Folha de S. Paulo
Mesmo com o quadro sombrio, há também
iniciativas que vêm funcionando
Pesquisa atrás de pesquisa reforça que
a violência é,
hoje, o tema que mais preocupa o brasileiro. O preço do ovo importa, assim como
a fila no posto de saúde e a corrupção em
Brasília, mas o medo de levar um tiro na cabeça a caminho do trabalho é maior.

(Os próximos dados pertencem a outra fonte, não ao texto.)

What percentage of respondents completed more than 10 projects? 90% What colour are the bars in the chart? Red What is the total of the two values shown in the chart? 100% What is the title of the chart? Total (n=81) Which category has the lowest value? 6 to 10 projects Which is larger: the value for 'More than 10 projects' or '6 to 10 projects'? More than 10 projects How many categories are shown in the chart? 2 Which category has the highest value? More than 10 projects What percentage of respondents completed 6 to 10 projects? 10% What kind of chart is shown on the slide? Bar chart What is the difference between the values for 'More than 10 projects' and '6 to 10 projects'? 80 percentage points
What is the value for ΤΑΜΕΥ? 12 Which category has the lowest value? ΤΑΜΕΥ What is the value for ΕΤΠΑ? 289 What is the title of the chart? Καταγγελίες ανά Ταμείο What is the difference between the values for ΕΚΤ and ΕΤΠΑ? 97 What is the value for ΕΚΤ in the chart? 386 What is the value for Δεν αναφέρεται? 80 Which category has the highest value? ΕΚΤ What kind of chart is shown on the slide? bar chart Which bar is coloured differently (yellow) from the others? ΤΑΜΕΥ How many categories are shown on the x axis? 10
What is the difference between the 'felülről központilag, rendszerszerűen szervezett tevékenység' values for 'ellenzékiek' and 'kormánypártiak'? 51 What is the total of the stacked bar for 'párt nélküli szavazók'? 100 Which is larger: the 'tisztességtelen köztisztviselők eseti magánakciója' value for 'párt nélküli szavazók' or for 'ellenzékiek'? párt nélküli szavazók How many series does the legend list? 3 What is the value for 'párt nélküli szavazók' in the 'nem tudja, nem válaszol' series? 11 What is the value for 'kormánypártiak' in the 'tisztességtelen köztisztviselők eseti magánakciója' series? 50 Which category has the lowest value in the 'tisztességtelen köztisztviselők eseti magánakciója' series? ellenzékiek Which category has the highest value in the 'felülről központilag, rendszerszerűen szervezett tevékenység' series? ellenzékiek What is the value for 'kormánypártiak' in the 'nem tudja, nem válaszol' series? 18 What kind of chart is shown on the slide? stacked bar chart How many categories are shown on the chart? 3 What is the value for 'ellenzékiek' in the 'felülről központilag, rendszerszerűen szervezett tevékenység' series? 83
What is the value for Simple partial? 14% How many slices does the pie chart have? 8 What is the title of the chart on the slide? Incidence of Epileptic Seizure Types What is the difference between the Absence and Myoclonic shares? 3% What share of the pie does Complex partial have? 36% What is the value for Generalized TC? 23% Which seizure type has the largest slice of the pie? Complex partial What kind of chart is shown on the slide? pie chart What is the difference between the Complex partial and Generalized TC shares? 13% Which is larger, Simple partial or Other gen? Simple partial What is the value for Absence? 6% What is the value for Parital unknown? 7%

E, no entanto, segundo o Atlas da
Violência 2025, publicado nesta segunda, os homicídios no Brasil vêm
caindo.
Se pegarmos o pico da série —2017— tivemos uma queda expressiva de 31,8 para 21,2 homicídios por 100 mil habitantes atualmente. Os dados do Atlas são de 2023, então não é impossível que, ao se contabilizar os dados de 2024, vejamos uma piora. No entanto, não parece ser o caso: na cidade de São Paulo, por exemplo, 2024 teve menos homicídios do que 2023.
Mais um caso, portanto, em que a percepção
popular parece descolar dos dados objetivos? Não exatamente. Mesmo com a queda,
somos um país muito violento. Nosso melhor resultado em 11 anos é quase quatro
vezes pior do que a média mundial, de 5,6. Somos mais violentos que nações
asiáticas e africanas mais pobres do que nós. E a média nacional esconde ainda
aberrações como Amapá (57,4) e Bahia (43,9).
São Paulo vai bem na foto, com 6,4. Mesmo
somando as "mortes violentas sem causa determinada" —estranhamente
altas no estado desde 2018—, ficamos na segunda posição nacional. E, mesmo
assim, por onde quer que eu ande, com quem quer que eu fale, uma nova história
de roubo. Os vídeos não param de chegar no zap. Roubo de carro no meio da
tarde, roubo de celular na rua de casa, sequestro em pet shop, agressão numa
padaria, latrocínio no parque.
Pode ser que hoje em dia vejamos mais os
crimes. O assassinato perto da minha casa costumava ser só um número. Mas, se o
grupo do prédio compartilha o vídeo do crime e eu reconheço a rua pela qual
passo diariamente, isso muda minha percepção. Além disso, dentro de um quadro
de melhora geral há também pioras localizadas: há uma epidemia de crime em
alguns bairros —inclusive o meu— que domina a percepção de seus moradores.
A leniência do Brasil com o criminoso
violento é notória. Não é verdade que o Brasil prende demais. Prendemos muito
pouco. A figura tão comum do criminoso que "já tinha passagem pela
polícia" —por tráfico, agressão, homicídio— é
o índice do fracasso de nossa segurança. Se não permaneceu preso depois da
primeira passagem, é porque o sistema falhou, vitimando a população. O crime
organizado domina territórios, negando a prerrogativa básica do Estado que é o
monopólio da violência. Motivos para se indignar não faltam.
O que a nova edição do Atlas nos mostra é
que, mesmo com o quadro sombrio, há também iniciativas que vêm funcionando.
Sendo assim, sonhos de rompantes violentos, de grupos de extermínio, milícias
cidadãs armadas ou uma política a la Bukele de
prender jovens em massa apenas por denúncias anônimas (o que seria impossível
no Judiciário brasileiro), não deveriam nos distrair.
A ideia da terra arrasada —de que o crime já
venceu, não há saída e vivemos no inferno irremediável— nos cega ao que pode
melhorar e nos faz sonhar com soluções ao mesmo tempo utópicas e monstruosas. A
melhora real vem de soluções parciais e resultados incrementais sustentáveis
que precisam, óbvio, ser divulgados e repetidos. Não é o discurso mais sexy,
mas é o que pode nos deixar mais seguros.